Samsung's upcoming Galaxy A37 and Galaxy A57 will see about 15% to 20% price increases compared to their predecessors, marking a significant shift in the mid-range smartphone market. The Galaxy A37 is listed to cost €439 and €539 for the 6GB/128GB and 8GB/256GB models, respectively, while the Galaxy A57 is priced at €539 for the 8GB/128GB model and €609 for the 8GB/256GB variant. These numbers reveal more than just product pricing; they expose a fundamental realignment in the semiconductor industry where artificial intelligence infrastructure is now consuming resources once reserved for consumer devices.
The phones themselves remain largely unchanged from their predecessors. The Galaxy A37 and the Galaxy A57 do not look very different from their predecessors, both featuring 6.7-inch Super AMOLED+ displays with Full HD+ resolution and a 120Hz refresh rate. Yet consumers will pay considerably more. The disconnect between minimal feature upgrades and substantial price increases typically triggers resistance, but in this case, the culprit lies upstream in the supply chain rather than within Samsung's boardroom.
The real driver is a memory crisis. Memory prices are rising for consumer products because major manufacturers are instead ramping up production for AI data centres as artificial intelligence companies boom. For low-end smartphones priced below $200, the bill of materials cost has increased 20% to 30% since the beginning of the year. Mid-range devices like Samsung's A-series phones fall into the more vulnerable category, where such cost increases cannot be easily absorbed without passing them to consumers.
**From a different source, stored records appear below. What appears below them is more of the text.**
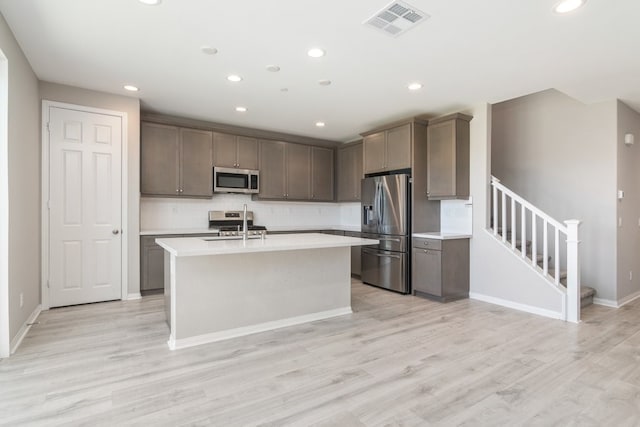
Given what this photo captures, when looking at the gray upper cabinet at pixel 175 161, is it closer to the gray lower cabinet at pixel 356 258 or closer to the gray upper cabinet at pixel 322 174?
the gray upper cabinet at pixel 322 174

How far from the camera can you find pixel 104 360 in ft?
8.56

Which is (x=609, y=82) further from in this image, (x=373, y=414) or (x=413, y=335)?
(x=373, y=414)

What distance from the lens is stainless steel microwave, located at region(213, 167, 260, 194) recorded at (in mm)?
5309

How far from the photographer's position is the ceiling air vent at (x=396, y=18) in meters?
2.34

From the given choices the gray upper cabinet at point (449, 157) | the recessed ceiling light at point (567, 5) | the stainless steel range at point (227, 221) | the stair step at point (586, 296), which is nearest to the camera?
the recessed ceiling light at point (567, 5)

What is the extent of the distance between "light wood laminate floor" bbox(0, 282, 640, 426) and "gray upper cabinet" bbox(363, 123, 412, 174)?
2.29 metres

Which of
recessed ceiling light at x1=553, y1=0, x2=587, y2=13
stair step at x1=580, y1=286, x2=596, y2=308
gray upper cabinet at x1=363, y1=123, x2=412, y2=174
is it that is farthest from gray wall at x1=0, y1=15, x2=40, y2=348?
stair step at x1=580, y1=286, x2=596, y2=308

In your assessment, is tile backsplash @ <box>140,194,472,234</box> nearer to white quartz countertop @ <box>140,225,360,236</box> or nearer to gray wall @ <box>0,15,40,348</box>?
white quartz countertop @ <box>140,225,360,236</box>

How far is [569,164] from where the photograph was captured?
464 cm

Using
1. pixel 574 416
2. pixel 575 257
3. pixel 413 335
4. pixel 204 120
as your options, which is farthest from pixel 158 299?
pixel 575 257

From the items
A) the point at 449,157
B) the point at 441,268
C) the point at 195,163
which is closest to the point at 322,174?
the point at 195,163

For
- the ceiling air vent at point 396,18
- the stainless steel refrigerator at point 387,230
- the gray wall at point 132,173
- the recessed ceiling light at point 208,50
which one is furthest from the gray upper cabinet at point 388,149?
the gray wall at point 132,173

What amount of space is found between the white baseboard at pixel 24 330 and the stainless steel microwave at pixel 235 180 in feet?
8.43

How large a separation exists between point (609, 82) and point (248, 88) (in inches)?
153
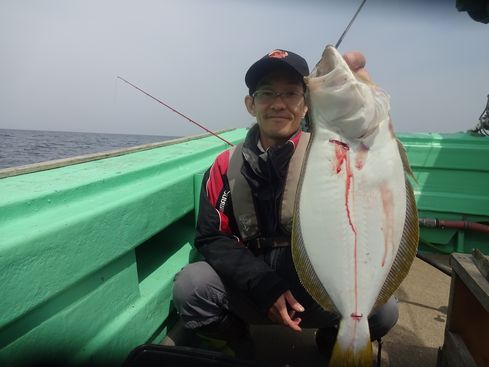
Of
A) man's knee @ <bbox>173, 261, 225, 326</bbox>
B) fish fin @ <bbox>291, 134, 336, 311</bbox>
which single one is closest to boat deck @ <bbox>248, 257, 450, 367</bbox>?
man's knee @ <bbox>173, 261, 225, 326</bbox>

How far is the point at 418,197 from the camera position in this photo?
426cm

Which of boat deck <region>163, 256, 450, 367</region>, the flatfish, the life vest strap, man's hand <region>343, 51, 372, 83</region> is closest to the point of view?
the flatfish

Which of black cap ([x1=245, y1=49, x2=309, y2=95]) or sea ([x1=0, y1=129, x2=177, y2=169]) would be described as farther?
sea ([x1=0, y1=129, x2=177, y2=169])

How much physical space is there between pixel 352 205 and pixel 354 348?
596mm

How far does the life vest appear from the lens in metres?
2.11

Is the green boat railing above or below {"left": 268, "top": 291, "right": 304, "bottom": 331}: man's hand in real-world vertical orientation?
above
This represents a strategic retreat by memory manufacturers. Memory and storage company Micron announced it is exiting the consumer memory business, citing a "surge in demand" coming from "AI-driven growth" in data centres. The calculus is straightforward: data centre memory commands higher margins than smartphone memory, and the demand appears durable. When a major supplier abandons consumer products entirely, remaining manufacturers face unprecedented competition for limited capacity, forcing prices upward across the entire smartphone ecosystem.
The burden falls disproportionately on budget and mid-range device makers. Apple and Samsung are best positioned to weather the next few quarters, but it will be tough for others that don't have as much wiggle room to manage market share versus profit margins. This asymmetry raises a legitimate concern about market structure. As smaller competitors struggle to absorb costs and maintain pricing competitiveness, consolidation accelerates, reducing choice precisely when consumers need it most.
Consumer behaviour is shifting in response to rising costs. People are keeping their phones for a longer time; on average, Android users now trade in their phones after almost four years, which clearly shows that users are waiting longer before buying a new phone. When mid-range options become less affordable, consumers either delay upgrades entirely or trade down to budget devices with genuine compromises in durability and capability. Neither outcome serves the consumer interest well.
The Samsung Galaxy A37 and A57 price increases are not aberrations; they are symptoms of a deeper economic shift. The semiconductor industry has decided that consumer electronics are now secondary priorities. Until memory production capacity adjusts or AI infrastructure demand moderates, phone makers will continue passing supply chain pressures directly to shoppers. For consumers watching prices climb on largely unchanged hardware, that reality proves far less palatable than any incremental camera or processor improvement.